Set of tasks
**1.** Reproduce the SQL Server performance article from "The performance analysis" up to and including "performance in figures.", swapping every occurrence of "articles" for "posts".
**2.** Answer these questions using the SQL Server performance article:
(a) Into how many groups are the tasks of auditing user activity divided?
(b) What is given as a frequent cause of a high HDD load?
(c) What will the reader provide instead of saying "server slows down"?
**3.** Write the next portion of the SQL Server performance article, beginning after its final sentence.

Passage to read
Analysis of MS SQL Server for those who see it for the first time – Part 2

Analysis of MS SQL Server for those who see it for the first time – Part 1

We continue to analyze what is happening on our MS SQL Server. In this article, we are going to explore how to retrieve information about user performance: who makes what, and how much resources are consumed.

I think the second part will be interesting for both database administrators and developers who need to understand what is wrong with the requests on the production server that used to work fine on the test server.

I divided tasks of auditing user activity into the following groups:

  1. Tasks of analyzing particular request.
  2. Tasks of analyzing load from the application in specific conditions (for example, when a user clicks on a button in a third-party application compatible with the database).
  3. Tasks of analyzing the current situation.

Let’s consider each of them in detail.

Warning

The performance analysis requires a deep understanding of structure and principles of operation of the database server and operating system. That’s why reading of only these articles will not make you a professional.

The considered criteria and counters in real systems depend on each other greatly. For example, a high HDD load is often caused by the lack of RAM. Even if you conduct some measurements, this is not enough to assess the problems reasonably.

The purpose of the articles is to introduce the essentials on simple examples. You should not consider my recommendations as a guide. I recommend you use them as training tasks that can explain the flow of thoughts.

I hope that you will learn how to rationalize your conclusions about the server performance in figures.

Instead of saying “server slows down”, you will provide specific values of specific indicators.

Analyze a particular request

The first point is quite simple, let’s dwell on it briefly. We will consider some less obvious issues.

Dataset
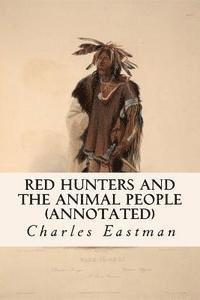 Charles Eastman - Red Hunters and the Animal People (annotated), Häftad. Tillgänglighet: Lägg i varukorg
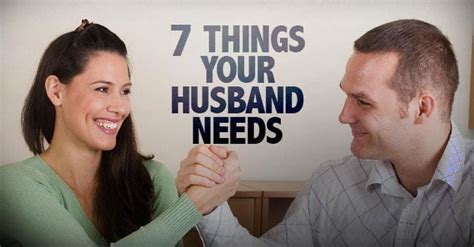 7 things your husband needs but won t tell you for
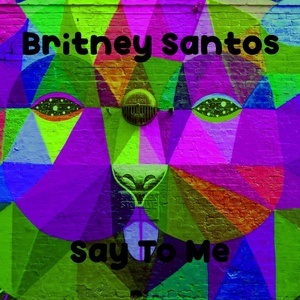 Обложка для Britney Santos - Say To Me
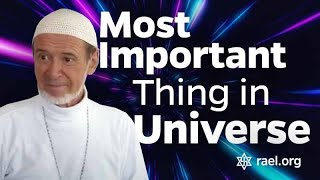 Maitreya Rael:  The Most Important Thing in the Universe (69-05-17)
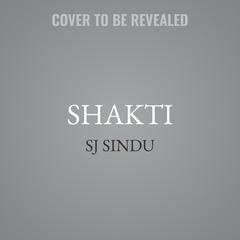 Shakti Audiobook, by SJ Sindu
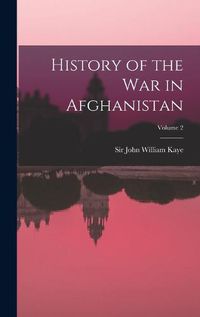 Cover image for History of the war in Afghanistan; Volume 2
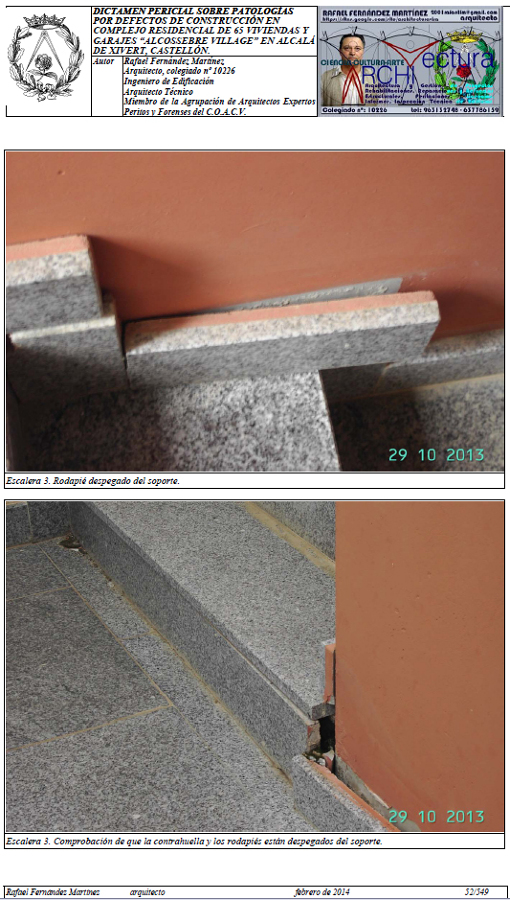 Alcossebre Village. Dictamen Pericial. Escalera 3. Comprobación tabicas y zanquines.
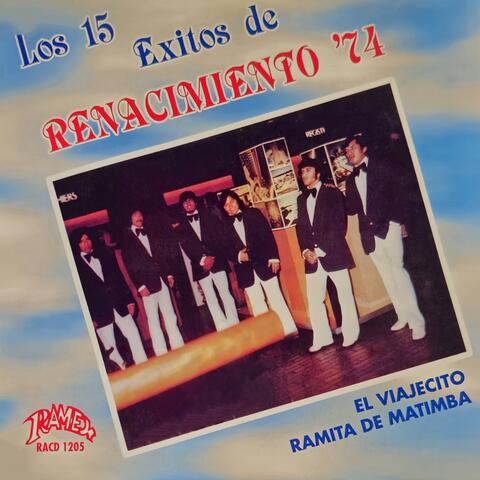 Los 15 Exitos De Renacimiento '74
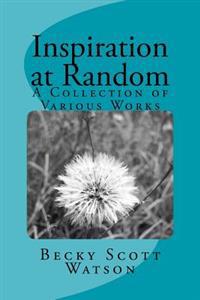 Inspiration at Random: A Collection of Various Works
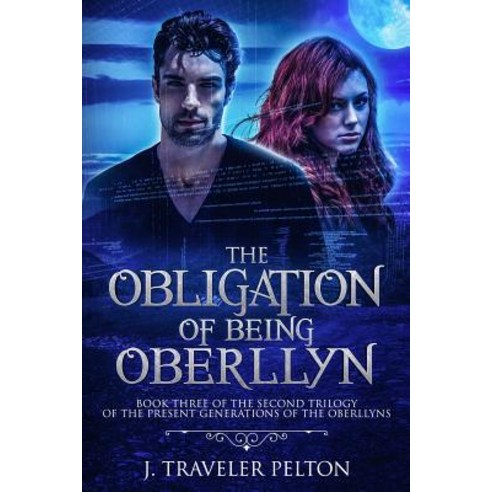 (영문도서) The Obligation of Being Oberllyn: Book there of The Family Oberllyn present generation trilogy Paperback, Independently Published, English, 9781719980166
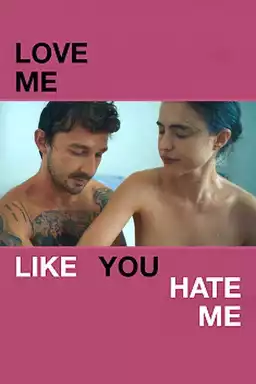Love Me Like You Hate Me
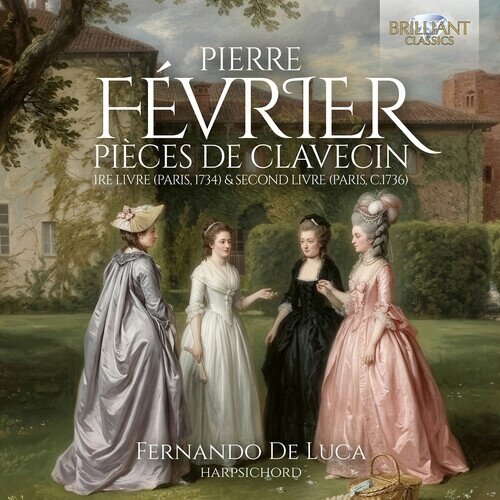 Pierre Février (1696-1760) & Fernando De Luca - Pieces De Clavecin 1Re Livre (Paris 1734) 2 CDs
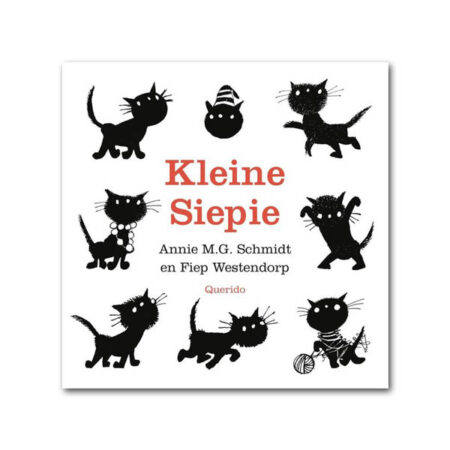 kleine siepie - annie m.g. schmidt - fiep westendorp - querido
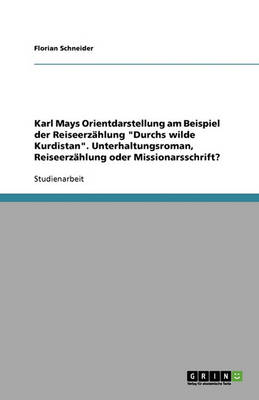 Karl Mays Orientdarstellung Am Beispiel Der Reiseerz Hlung 'Durchs Wilde Kurdistan'. Unterhaltungsroman, Reiseerz Hlung Oder Missionarsschrift?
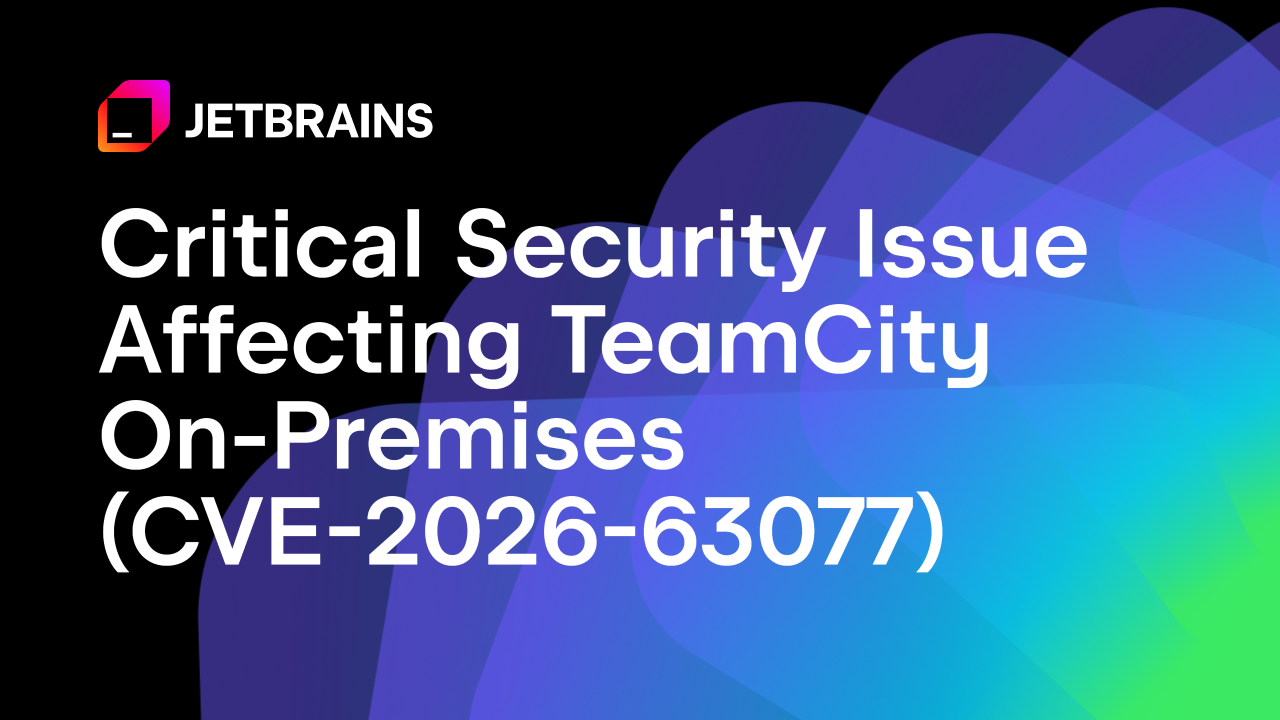 Offizielles JetBrains-Bild zum TeamCity-Sicherheitsupdate (Bildquelle: JetBrains Blog).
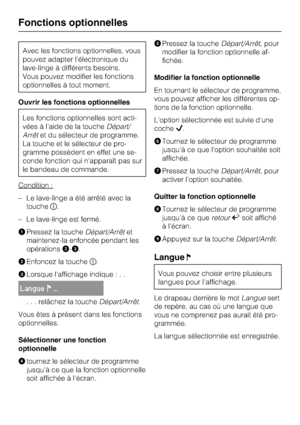 Page 58Avec les fonctions optionnelles, vous
pouvez adapter l'électronique du
lave-linge à différents besoins.
Vous pouvez modifier les fonctions
optionnelles à tout moment.
Ouvrir les fonctions optionnelles
Les fonctions optionnelles sont acti
-
vées à l'aide de la toucheDépart/
Arrêtet du sélecteur de programme.
La touche et le sélecteur de pro
-
gramme possèdent en effet une se
-
conde fonction qui n'apparaît pas sur
le bandeau de commande.
Condition :
– Le lave-linge a été arrêté avec la...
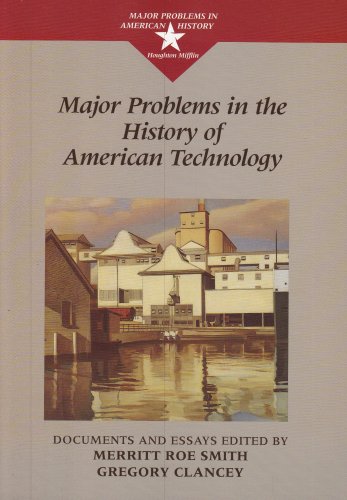 Major Problems in the History of American Technology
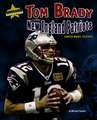 Tom Brady and the New England Patriots: Super Bowl XXXVIII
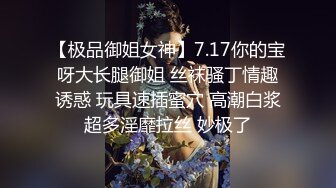 【极品御姐女神】7.17你的宝呀大长腿御姐 丝袜骚丁情趣诱惑 玩具速插蜜穴 高潮白浆超多淫靡拉丝 妙极了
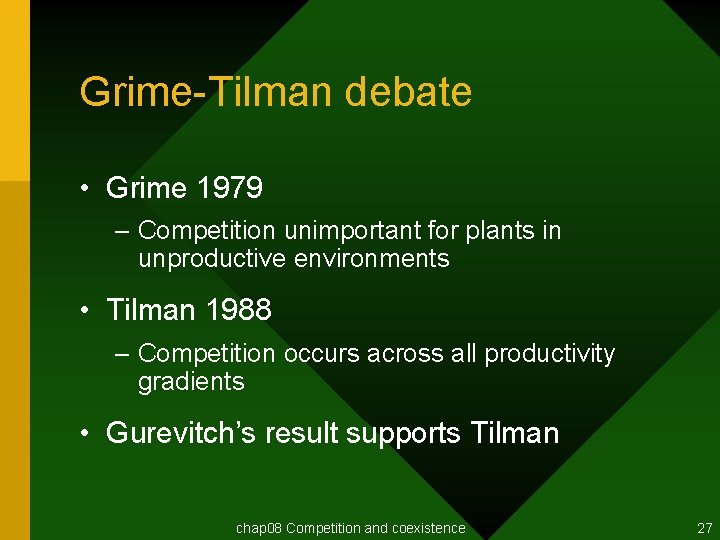 Grime-Tilman debate • Grime 1979 – Competition unimportant for plants in unproductive environments •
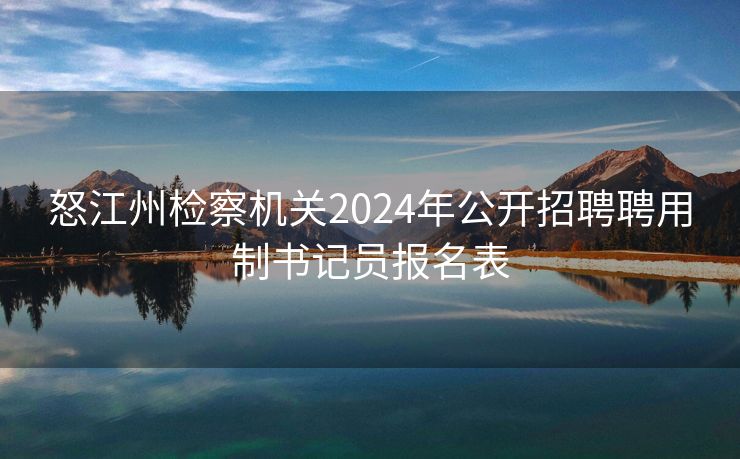 怒江州检察机关2024年公开招聘聘用制书记员报名表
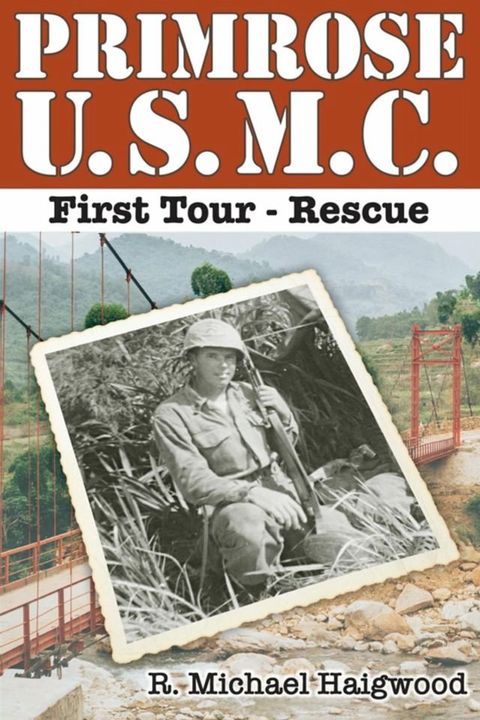 Primrose U.S.M.C. First Tour(Kobo/電子書)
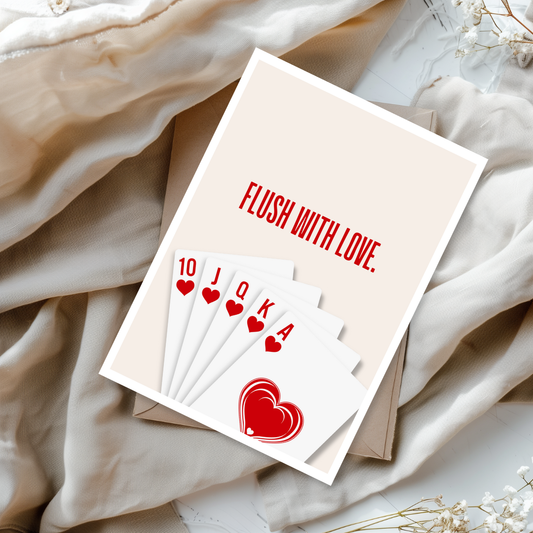 Flush with Love - Poker Anniversary Day Card | Sweet Funny Aesthetic Card for Him or Her | Playing Cards Gift for Boyfriend or Girlfriend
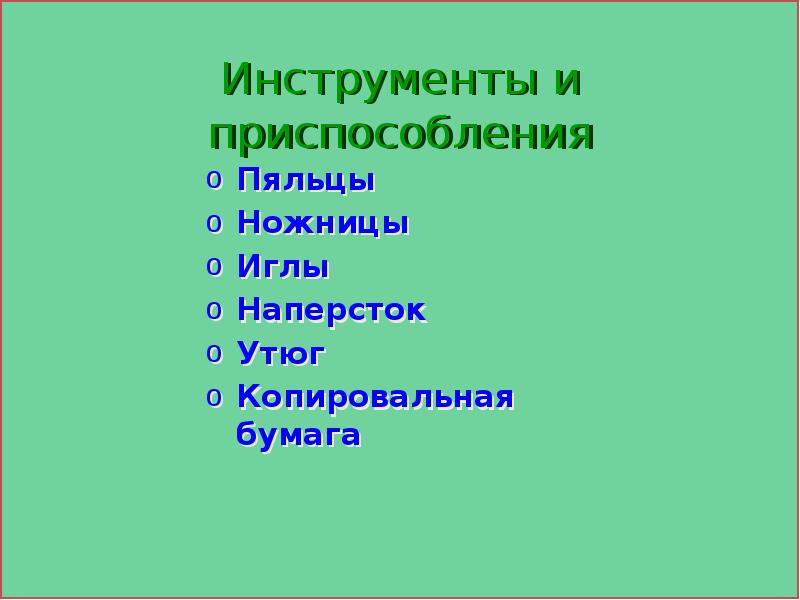 Инструменты и приспособления
Пяльцы
Ножницы
Иглы
Наперсток
Утюг
Копировальная бумага Инструменты и приспособления
Пяльцы
Ножницы
Иглы
Наперсток
Утюг
Копировальная бумага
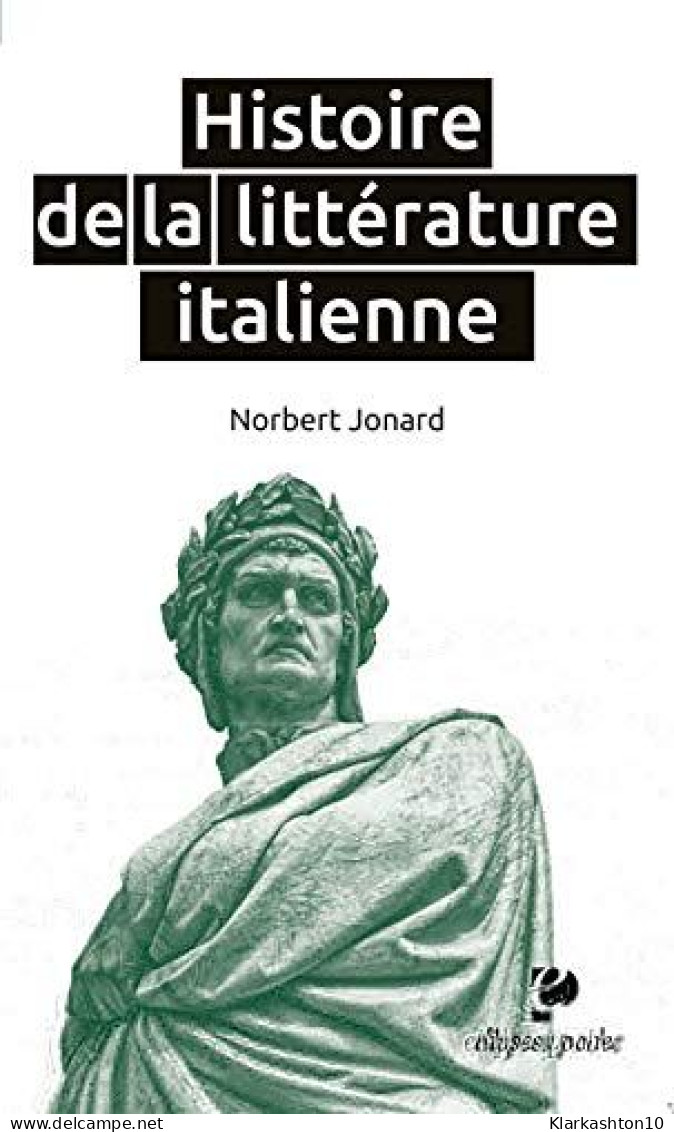 Histoire De La Littérature Italienne - Altri & Non Classificati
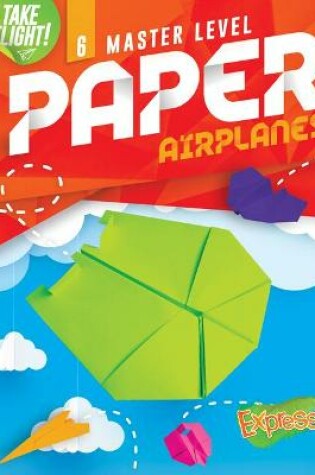 Cover of Paper Airplanes #6 Master Level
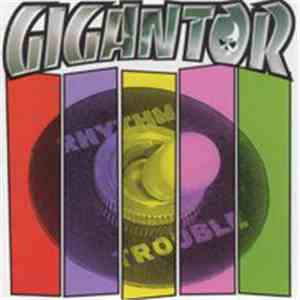 Gigantor - Rhythm / Trouble!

Answers for the tasks
**1.**
The performance analysis requires a deep understanding of structure and principles of operation of the database server and operating system. That’s why reading of only these posts will not make you a professional.

The considered criteria and counters in real systems depend on each other greatly. For example, a high HDD load is often caused by the lack of RAM. Even if you conduct some measurements, this is not enough to assess the problems reasonably.

The purpose of the posts is to introduce the essentials on simple examples. You should not consider my recommendations as a guide. I recommend you use them as training tasks that can explain the flow of thoughts.

I hope that you will learn how to rationalize your conclusions about the server performance in figures.

**2.**
(a) Three.
(b) The lack of RAM.
(c) Specific values of specific indicators.

**3.**
In addition to query results, SSMS allows retrieving additional information about the query execution:

  • You can obtain the query plan by clicking the “Display Estimated Execution Plan” and “Include Actual Execution Plan” buttons. The difference between them is that the estimation plan is built without a query execution. Thus, the information about the number of processed rows will be estimated. In the actual plan, there will be both, estimated and actual data. Strong discrepancies of these values indicate that the statistics are not relevant. However, the analysis of the plan is a subject for another article – so far, we will not go deeper.
  • We can get measurements of processor costs and disk operations of the server. To do this, it is necessary to enable the SET option. You can do it either in the ‘Query options’ dialog box

    Or with the direct SET commands in the query. For example,

As a result, we will get data on time spent on compilation and execution, as well as the number of disk operations.

The example of output:

Time of SQL Server parsing and compilation:

CPU time = 16 ms, elapsed time = 89 ms.

 

SQL Server performance time:

CPU time = 0 ms, time spent = 0 ms.

 

SQL Server performance time:

CPU time = 0 ms, time spent = 0 ms.

(32 row(s) affected)

The «ProductProductPhoto» table. The number of views is 32, logic reads – 96, physical reads 5, read-ahead reads 0, lob of logical reads 0, lob of physical reads 0, lob of read-ahead reads 0.

The ‘Product’ table. The number of views is 0, logic reads – 64, physical reads – 0, read-ahead reads – 0, lob of logical reads – 0, lob of physical reads – 0, lob of readahead reads – 0.

The «ProductDocument» table. The number of views is 1, logical reads – 3, physical reads – 1, read-ahead reads -, lob of logical reads – 0, lob of physical reads – 0, lob of readahead reads – 0.

Time of SQL activity:

CPU time = 15 ms, spent time = 35 ms.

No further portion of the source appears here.